Temozolomide

• Class: Alkylating-like agent – Triazene derivative (oral analog of dacarbazine).
• Mechanism of Action:
  • Temozolomide undergoes spontaneous non-enzymatic conversion at physiologic pH to the active compound MTIC (monomethyl triazeno imidazole carboxamide).
  • MTIC methylates DNA at the O6 and N7 positions of guanine → mispairing and strand breaks → inhibition of DNA replication and induction of apoptosis.
  • Unlike dacarbazine, it does not require hepatic activation → predictable oral bioavailability.
• Clinical Uses:
  • Glioblastoma multiforme (GBM) – frontline in combination with radiotherapy (the “Stupp protocol”), and as maintenance.
  • Anaplastic astrocytoma (recurrent or refractory).
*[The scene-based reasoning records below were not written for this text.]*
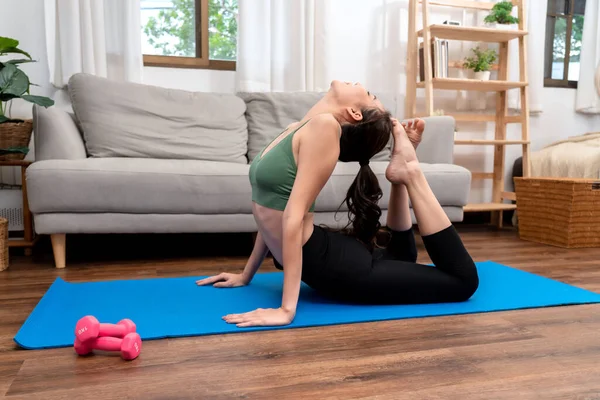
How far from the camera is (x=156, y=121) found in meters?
2.78

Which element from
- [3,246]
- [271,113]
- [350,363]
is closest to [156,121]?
[271,113]

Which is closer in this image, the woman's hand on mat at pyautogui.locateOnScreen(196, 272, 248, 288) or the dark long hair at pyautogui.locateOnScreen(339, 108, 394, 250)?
the dark long hair at pyautogui.locateOnScreen(339, 108, 394, 250)

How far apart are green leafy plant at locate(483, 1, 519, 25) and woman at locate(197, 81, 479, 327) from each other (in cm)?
222

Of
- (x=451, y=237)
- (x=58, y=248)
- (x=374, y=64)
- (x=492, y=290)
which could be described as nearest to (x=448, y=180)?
(x=492, y=290)

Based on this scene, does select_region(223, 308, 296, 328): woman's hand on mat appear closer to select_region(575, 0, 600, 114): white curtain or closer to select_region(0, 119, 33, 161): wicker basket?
select_region(0, 119, 33, 161): wicker basket

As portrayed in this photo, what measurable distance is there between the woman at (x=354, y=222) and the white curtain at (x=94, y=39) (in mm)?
1806

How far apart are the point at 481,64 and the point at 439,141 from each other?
100cm

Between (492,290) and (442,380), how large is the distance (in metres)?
0.83

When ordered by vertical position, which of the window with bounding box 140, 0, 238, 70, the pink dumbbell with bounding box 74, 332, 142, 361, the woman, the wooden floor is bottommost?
the wooden floor

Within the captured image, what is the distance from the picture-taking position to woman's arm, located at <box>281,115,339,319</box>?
1.37 meters

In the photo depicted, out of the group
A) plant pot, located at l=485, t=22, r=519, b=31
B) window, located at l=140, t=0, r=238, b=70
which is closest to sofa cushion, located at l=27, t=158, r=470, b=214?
window, located at l=140, t=0, r=238, b=70

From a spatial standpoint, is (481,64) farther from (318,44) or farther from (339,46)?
(318,44)

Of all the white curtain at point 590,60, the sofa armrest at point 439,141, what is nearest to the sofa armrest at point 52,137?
the sofa armrest at point 439,141

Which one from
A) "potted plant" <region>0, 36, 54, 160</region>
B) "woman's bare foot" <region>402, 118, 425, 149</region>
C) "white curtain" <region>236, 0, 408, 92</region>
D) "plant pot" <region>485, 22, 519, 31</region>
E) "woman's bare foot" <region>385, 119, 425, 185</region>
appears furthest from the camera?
"plant pot" <region>485, 22, 519, 31</region>
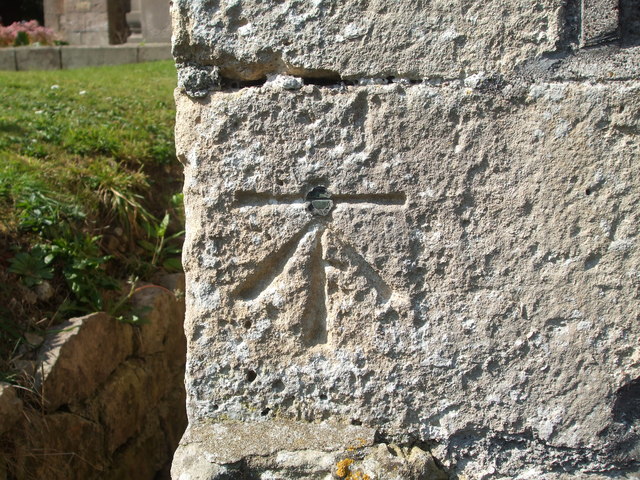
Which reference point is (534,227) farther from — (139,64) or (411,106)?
(139,64)

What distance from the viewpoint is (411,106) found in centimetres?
158

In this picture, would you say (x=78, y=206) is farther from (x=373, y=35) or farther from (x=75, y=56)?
(x=75, y=56)

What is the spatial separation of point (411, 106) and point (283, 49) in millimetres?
319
  • Investigational/off-label in metastatic melanoma and other tumors.
• Dosing:
  • Oral, once daily.
  • Standard Stupp protocol (GBM):
    • 75 mg/m²/day during radiotherapy (concurrent phase, up to 42 days).
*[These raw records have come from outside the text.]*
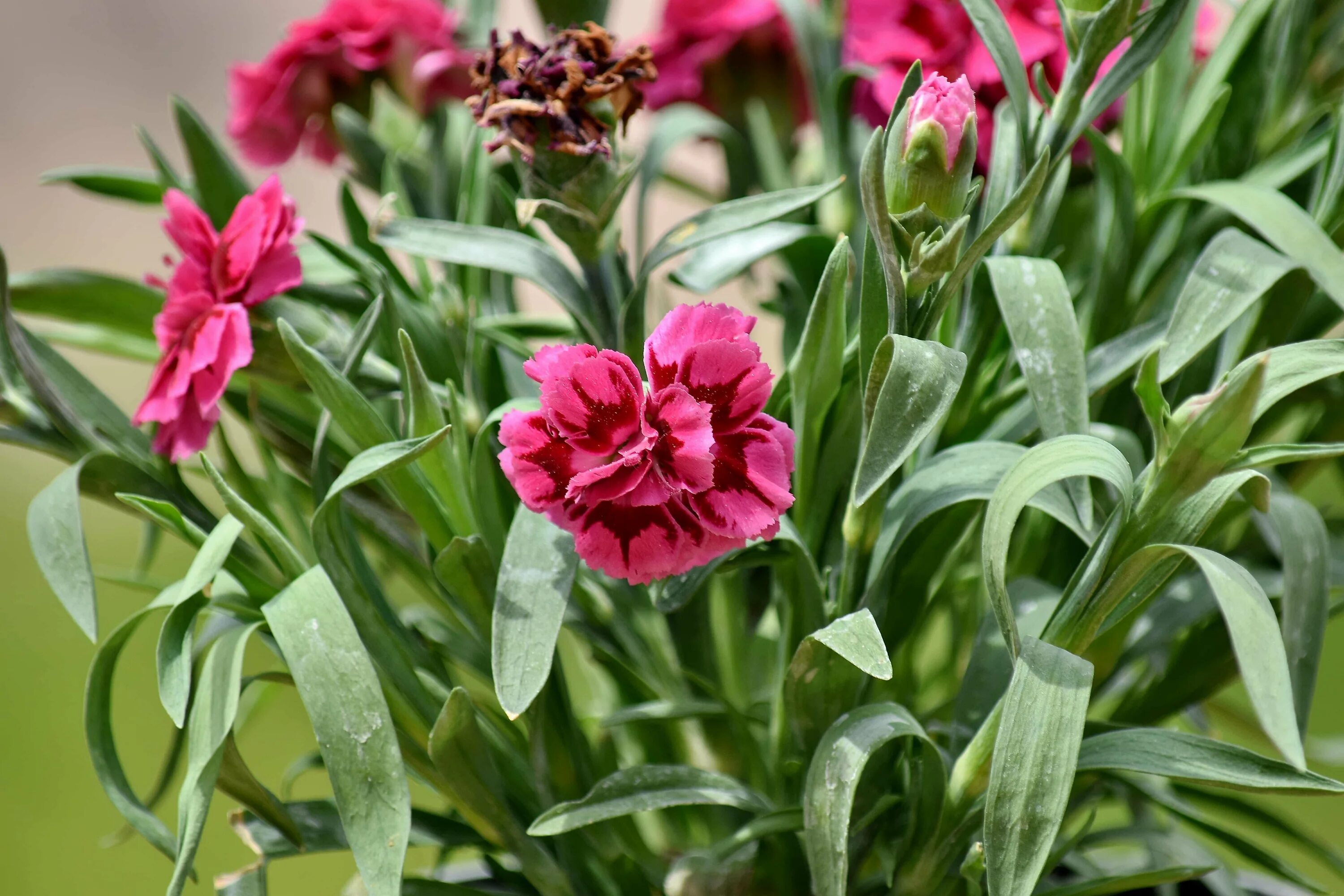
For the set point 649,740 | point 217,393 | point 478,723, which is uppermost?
point 217,393

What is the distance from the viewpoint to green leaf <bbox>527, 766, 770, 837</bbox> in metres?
0.33

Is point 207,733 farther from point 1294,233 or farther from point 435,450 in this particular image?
point 1294,233

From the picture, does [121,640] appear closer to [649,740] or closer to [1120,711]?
[649,740]

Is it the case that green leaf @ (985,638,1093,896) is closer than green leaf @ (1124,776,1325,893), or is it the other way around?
green leaf @ (985,638,1093,896)

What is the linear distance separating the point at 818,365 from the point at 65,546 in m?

    • Then 150–200 mg/m²/day × 5 days every 28 days (adjuvant/maintenance phase, typically 6 cycles).
  • Dose adjustments required for renal/hepatic impairment and hematologic toxicity.
• Toxicities:
  • Myelosuppression (dose-limiting; neutropenia, thrombocytopenia).
  • Nausea and vomiting (moderately emetogenic; premedication recommended).
  • Opportunistic infections (especially Pneumocystis jirovecii pneumonia [PJP] during concurrent chemoradiation) → prophylaxis indicated.
  • Fatigue, headache, constipation, alopecia.
  • Rare: hepatotoxicity, pulmonary toxicity.
• Monitoring:
  • CBC (weekly during concurrent phase; before each cycle during maintenance).
  • Liver function tests.
  • Assess infection risk; PJP prophylaxis (TMP-SMX or alternative) if given with radiotherapy.

In summary:

Temozolomide is an oral triazene alkylating agent, widely used in glioblastoma and astrocytomas. It offers reliable oral bioavailability, avoids hepatic activation, but requires close monitoring for myelosuppression and infection risk, especially PJP during chemoradiation.